__Records from a data source__:
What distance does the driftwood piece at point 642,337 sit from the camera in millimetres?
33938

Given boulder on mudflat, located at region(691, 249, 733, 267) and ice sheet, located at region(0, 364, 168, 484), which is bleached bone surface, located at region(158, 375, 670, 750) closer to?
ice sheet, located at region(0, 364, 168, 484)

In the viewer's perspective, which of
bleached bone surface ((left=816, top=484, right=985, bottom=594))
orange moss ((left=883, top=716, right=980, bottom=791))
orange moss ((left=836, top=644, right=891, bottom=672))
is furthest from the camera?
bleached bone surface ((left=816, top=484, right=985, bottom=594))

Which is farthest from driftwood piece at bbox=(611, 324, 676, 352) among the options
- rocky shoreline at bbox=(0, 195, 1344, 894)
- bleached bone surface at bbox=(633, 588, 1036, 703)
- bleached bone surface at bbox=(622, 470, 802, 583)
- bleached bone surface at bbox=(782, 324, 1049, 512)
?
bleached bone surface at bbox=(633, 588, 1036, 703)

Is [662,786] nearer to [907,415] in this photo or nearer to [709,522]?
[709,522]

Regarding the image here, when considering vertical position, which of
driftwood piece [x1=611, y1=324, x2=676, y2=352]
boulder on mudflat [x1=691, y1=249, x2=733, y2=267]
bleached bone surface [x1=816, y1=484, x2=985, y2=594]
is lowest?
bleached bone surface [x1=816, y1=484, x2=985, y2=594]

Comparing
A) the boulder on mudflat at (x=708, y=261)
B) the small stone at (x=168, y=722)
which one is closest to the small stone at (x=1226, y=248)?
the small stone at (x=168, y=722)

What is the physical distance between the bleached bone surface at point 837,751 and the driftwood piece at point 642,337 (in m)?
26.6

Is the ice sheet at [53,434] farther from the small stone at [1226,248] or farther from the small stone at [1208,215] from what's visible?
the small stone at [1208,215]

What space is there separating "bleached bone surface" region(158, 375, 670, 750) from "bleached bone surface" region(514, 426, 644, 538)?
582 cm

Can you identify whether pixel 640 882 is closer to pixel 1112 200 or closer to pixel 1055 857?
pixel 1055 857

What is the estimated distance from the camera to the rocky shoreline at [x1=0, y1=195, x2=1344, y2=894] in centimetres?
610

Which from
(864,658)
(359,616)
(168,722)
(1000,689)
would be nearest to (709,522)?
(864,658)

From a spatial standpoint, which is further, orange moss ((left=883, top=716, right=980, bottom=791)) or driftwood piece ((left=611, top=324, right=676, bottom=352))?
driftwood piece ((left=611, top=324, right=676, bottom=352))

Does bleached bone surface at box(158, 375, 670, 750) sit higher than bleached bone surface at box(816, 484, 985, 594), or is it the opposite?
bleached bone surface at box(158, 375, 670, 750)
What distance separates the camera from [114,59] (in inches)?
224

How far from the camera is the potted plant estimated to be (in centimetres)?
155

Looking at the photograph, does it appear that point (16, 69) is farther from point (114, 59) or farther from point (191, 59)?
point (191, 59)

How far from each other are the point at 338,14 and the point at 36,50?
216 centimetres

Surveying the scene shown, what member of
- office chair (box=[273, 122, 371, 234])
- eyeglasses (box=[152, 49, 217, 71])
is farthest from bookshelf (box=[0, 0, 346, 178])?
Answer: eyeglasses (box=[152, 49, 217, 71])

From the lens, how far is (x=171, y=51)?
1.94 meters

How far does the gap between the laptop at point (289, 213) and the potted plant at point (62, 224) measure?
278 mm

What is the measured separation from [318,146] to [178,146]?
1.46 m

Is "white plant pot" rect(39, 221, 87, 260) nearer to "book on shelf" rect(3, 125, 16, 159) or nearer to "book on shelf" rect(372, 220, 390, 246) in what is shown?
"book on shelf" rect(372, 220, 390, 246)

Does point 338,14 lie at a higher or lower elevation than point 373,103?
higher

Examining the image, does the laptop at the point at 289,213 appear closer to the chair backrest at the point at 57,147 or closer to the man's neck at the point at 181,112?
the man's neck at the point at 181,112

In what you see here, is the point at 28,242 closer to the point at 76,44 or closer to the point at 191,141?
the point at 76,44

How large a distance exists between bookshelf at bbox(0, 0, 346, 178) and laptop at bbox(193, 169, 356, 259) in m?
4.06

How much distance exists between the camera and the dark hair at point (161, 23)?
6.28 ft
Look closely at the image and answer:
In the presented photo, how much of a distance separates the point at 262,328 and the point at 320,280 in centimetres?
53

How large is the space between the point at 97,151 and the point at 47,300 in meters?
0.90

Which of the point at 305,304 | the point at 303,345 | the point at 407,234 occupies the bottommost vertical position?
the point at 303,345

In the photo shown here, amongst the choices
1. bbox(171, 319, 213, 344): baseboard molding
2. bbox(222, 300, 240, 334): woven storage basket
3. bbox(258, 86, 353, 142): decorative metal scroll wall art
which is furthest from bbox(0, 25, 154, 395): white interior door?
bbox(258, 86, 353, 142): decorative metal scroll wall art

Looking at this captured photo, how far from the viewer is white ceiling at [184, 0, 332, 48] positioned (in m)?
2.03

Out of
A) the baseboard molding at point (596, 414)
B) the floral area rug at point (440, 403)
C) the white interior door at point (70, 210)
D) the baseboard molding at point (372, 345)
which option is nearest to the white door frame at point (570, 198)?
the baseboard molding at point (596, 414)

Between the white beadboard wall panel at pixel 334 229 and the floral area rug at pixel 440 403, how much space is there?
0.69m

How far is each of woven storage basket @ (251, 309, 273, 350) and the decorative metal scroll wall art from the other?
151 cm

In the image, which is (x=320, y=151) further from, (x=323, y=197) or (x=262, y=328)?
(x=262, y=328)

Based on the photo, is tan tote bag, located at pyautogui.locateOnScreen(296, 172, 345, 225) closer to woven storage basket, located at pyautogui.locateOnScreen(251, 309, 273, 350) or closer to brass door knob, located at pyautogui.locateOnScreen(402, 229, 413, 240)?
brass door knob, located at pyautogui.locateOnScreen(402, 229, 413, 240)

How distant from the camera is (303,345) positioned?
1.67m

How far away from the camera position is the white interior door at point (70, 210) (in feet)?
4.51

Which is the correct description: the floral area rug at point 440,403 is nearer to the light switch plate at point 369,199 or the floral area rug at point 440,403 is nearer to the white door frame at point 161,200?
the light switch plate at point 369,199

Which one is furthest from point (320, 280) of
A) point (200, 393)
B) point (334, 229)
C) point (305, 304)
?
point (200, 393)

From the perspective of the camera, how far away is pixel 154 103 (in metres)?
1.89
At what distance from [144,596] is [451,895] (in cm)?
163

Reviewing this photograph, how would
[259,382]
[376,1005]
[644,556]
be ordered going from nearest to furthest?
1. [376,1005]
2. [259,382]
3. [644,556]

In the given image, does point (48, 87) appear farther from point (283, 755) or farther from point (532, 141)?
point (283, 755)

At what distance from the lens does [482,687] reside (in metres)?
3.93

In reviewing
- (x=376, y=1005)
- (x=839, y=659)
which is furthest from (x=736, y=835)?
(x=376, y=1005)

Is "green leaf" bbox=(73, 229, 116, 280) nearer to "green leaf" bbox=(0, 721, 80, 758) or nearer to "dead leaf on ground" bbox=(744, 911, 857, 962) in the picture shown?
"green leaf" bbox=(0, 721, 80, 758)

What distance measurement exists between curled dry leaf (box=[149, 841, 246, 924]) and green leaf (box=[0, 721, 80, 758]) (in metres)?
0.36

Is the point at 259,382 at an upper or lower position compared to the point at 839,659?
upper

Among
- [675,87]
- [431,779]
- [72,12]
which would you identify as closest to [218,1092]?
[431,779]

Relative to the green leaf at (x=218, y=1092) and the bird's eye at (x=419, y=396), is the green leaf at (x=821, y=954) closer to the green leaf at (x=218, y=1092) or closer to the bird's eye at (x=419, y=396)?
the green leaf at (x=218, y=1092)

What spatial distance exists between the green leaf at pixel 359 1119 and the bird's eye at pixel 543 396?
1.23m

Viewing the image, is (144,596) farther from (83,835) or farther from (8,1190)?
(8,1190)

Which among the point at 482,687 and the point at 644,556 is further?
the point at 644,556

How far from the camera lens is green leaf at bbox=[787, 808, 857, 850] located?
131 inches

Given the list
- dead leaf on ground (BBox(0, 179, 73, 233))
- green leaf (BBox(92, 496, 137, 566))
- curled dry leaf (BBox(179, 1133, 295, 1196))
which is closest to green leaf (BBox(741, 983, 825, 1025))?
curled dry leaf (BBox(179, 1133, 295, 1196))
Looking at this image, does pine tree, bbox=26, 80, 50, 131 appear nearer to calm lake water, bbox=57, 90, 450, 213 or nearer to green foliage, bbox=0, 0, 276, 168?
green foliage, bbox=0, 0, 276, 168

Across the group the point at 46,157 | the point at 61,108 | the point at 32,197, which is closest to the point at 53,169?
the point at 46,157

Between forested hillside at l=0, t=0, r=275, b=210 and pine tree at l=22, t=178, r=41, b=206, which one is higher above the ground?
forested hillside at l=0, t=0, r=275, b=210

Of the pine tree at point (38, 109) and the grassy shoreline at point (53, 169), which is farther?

__The request__: Quote verbatim the line containing "Relative to the" and every line after it through the end of the records above.

__Response below__:
Relative to the green leaf at (x=218, y=1092) and the bird's eye at (x=419, y=396), is the green leaf at (x=821, y=954) closer to the green leaf at (x=218, y=1092) or closer to the bird's eye at (x=419, y=396)?
the green leaf at (x=218, y=1092)

What spatial distance exists between the green leaf at pixel 359 1119 and the bird's eye at pixel 543 396?
1.23m

Viewing the image, is (144,596) farther from (83,835) or farther from (8,1190)?
(8,1190)

Which among the point at 482,687 and the point at 644,556 is further?
the point at 644,556

How far from the camera lens is green leaf at bbox=[787, 808, 857, 850] located?
131 inches

Given the list
- dead leaf on ground (BBox(0, 179, 73, 233))
- green leaf (BBox(92, 496, 137, 566))
- curled dry leaf (BBox(179, 1133, 295, 1196))
which is closest to green leaf (BBox(741, 983, 825, 1025))?
curled dry leaf (BBox(179, 1133, 295, 1196))
Looking at this image, does pine tree, bbox=26, 80, 50, 131 appear nearer to calm lake water, bbox=57, 90, 450, 213 or nearer to green foliage, bbox=0, 0, 276, 168?
green foliage, bbox=0, 0, 276, 168

Across the group the point at 46,157 | the point at 61,108 | the point at 32,197, which is closest to the point at 53,169?
the point at 46,157

Between forested hillside at l=0, t=0, r=275, b=210 and pine tree at l=22, t=178, r=41, b=206, which one is higher above the ground?
forested hillside at l=0, t=0, r=275, b=210

Of the pine tree at point (38, 109) and the grassy shoreline at point (53, 169), which is farther?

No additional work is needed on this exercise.